* REQUIREMENTS: Return every one of the following items word for word, leaving the pictures out of your answer.

* GIVEN ENTRIES:

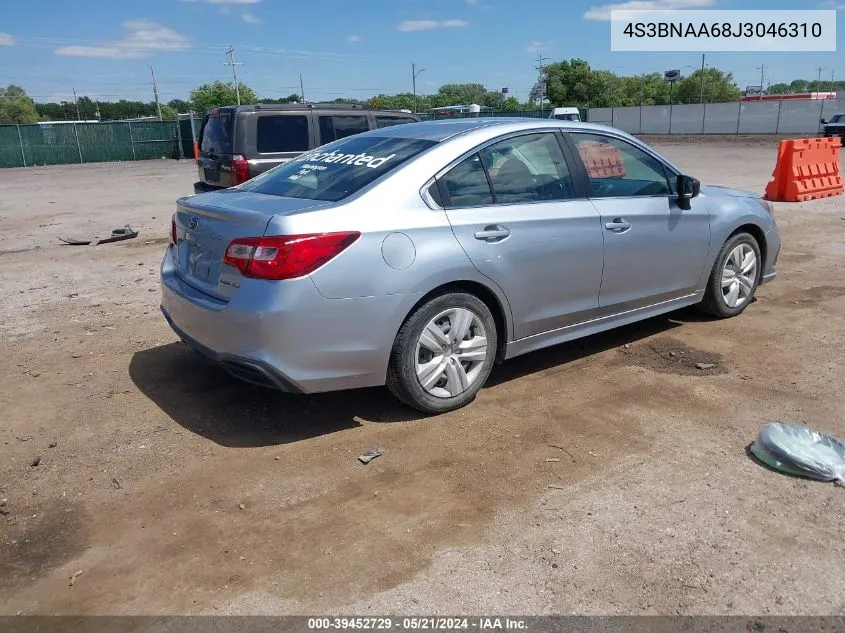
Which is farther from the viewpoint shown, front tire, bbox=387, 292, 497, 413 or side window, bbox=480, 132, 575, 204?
side window, bbox=480, 132, 575, 204

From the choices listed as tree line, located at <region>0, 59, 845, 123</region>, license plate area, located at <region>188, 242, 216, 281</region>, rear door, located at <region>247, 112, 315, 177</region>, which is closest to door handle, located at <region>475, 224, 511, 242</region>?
license plate area, located at <region>188, 242, 216, 281</region>

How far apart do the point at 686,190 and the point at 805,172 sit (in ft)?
33.2

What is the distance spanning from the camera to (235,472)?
144 inches

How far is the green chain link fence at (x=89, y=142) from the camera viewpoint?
34469mm

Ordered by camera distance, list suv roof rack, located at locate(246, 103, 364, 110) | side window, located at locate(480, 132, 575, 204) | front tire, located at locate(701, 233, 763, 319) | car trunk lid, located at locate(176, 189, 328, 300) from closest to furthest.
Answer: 1. car trunk lid, located at locate(176, 189, 328, 300)
2. side window, located at locate(480, 132, 575, 204)
3. front tire, located at locate(701, 233, 763, 319)
4. suv roof rack, located at locate(246, 103, 364, 110)

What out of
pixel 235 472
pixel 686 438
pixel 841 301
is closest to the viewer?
pixel 235 472

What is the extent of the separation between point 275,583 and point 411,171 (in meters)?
2.37

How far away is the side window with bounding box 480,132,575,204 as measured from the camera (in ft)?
14.5

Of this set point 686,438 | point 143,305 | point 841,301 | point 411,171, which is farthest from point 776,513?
point 143,305

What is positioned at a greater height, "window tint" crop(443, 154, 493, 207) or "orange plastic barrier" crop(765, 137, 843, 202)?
"window tint" crop(443, 154, 493, 207)

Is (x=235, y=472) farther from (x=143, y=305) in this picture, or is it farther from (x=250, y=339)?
(x=143, y=305)

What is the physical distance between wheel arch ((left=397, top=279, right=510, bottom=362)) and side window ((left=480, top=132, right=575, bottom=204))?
0.57 m

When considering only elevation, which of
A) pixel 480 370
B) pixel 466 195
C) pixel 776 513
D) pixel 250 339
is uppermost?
pixel 466 195

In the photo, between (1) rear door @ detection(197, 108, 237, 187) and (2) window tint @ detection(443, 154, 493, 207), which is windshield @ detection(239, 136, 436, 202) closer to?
(2) window tint @ detection(443, 154, 493, 207)
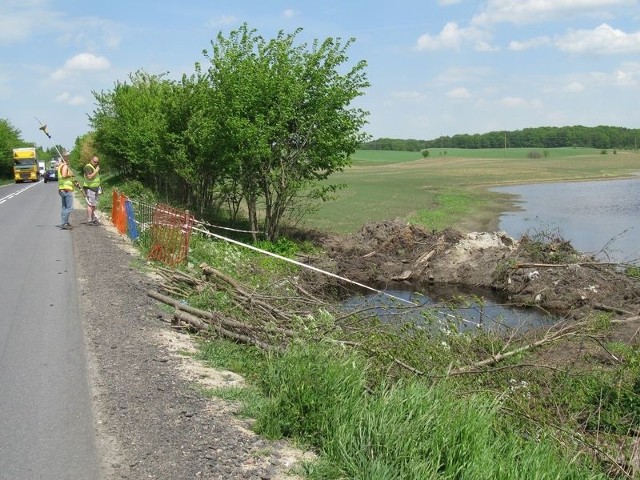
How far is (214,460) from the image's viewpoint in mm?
5410

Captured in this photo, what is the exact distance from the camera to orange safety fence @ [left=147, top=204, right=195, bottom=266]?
14.2 m

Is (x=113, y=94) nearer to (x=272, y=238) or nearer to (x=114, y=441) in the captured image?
(x=272, y=238)

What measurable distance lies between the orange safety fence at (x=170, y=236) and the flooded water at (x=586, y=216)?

* ANSWER:
Which is farther from the viewpoint shown, front tire, bbox=387, 292, 497, 413 or side window, bbox=480, 132, 575, 204?
side window, bbox=480, 132, 575, 204

From the choices listed as tree line, located at <region>0, 59, 845, 123</region>, license plate area, located at <region>188, 242, 216, 281</region>, rear door, located at <region>247, 112, 315, 177</region>, which is closest to door handle, located at <region>475, 224, 511, 242</region>?
license plate area, located at <region>188, 242, 216, 281</region>

How far apart do the point at 686,190 and the point at 805,172 sit (in ft)?
33.2

What is the distance spanning from the camera to (235,472)?
144 inches

How far is the green chain link fence at (x=89, y=142) from the camera viewpoint?
34469mm

Ordered by camera distance, list suv roof rack, located at locate(246, 103, 364, 110) | side window, located at locate(480, 132, 575, 204) | front tire, located at locate(701, 233, 763, 319) | car trunk lid, located at locate(176, 189, 328, 300) from closest to furthest.
Answer: 1. car trunk lid, located at locate(176, 189, 328, 300)
2. side window, located at locate(480, 132, 575, 204)
3. front tire, located at locate(701, 233, 763, 319)
4. suv roof rack, located at locate(246, 103, 364, 110)

What out of
pixel 235 472
pixel 686 438
pixel 841 301
is closest to the viewer?
pixel 235 472

What is the extent of the separation between point 275,583 and point 411,171 (in meters)?
2.37

How far away is the side window with bounding box 480,132,575,204 as measured from the camera (in ft)?
14.5

Of this set point 686,438 | point 143,305 | point 841,301 | point 411,171, which is farthest from point 776,513?
point 143,305

What is positioned at a greater height, "window tint" crop(443, 154, 493, 207) or "orange plastic barrier" crop(765, 137, 843, 202)?
"window tint" crop(443, 154, 493, 207)

Is (x=235, y=472) farther from (x=143, y=305) in this picture, or is it farther from (x=250, y=339)?
(x=143, y=305)

What is the physical distance between wheel arch ((left=397, top=279, right=510, bottom=362)) and side window ((left=480, top=132, right=575, bottom=204))?
0.57 m

When considering only elevation, which of
A) pixel 480 370
B) pixel 466 195
C) pixel 776 513
D) pixel 250 339
is uppermost?
pixel 466 195

In the photo, between (1) rear door @ detection(197, 108, 237, 187) and (2) window tint @ detection(443, 154, 493, 207), which is windshield @ detection(239, 136, 436, 202) closer to?
(2) window tint @ detection(443, 154, 493, 207)
How far is (214,460) from the image's viewpoint in mm?
5410

Captured in this photo, what is the exact distance from the camera to orange safety fence @ [left=147, top=204, right=195, bottom=266]?
14.2 m

Is (x=113, y=94) nearer to (x=272, y=238) or nearer to (x=114, y=441) in the captured image?
(x=272, y=238)

What measurable distance lies between the orange safety fence at (x=170, y=236) and the flooded water at (x=586, y=216)?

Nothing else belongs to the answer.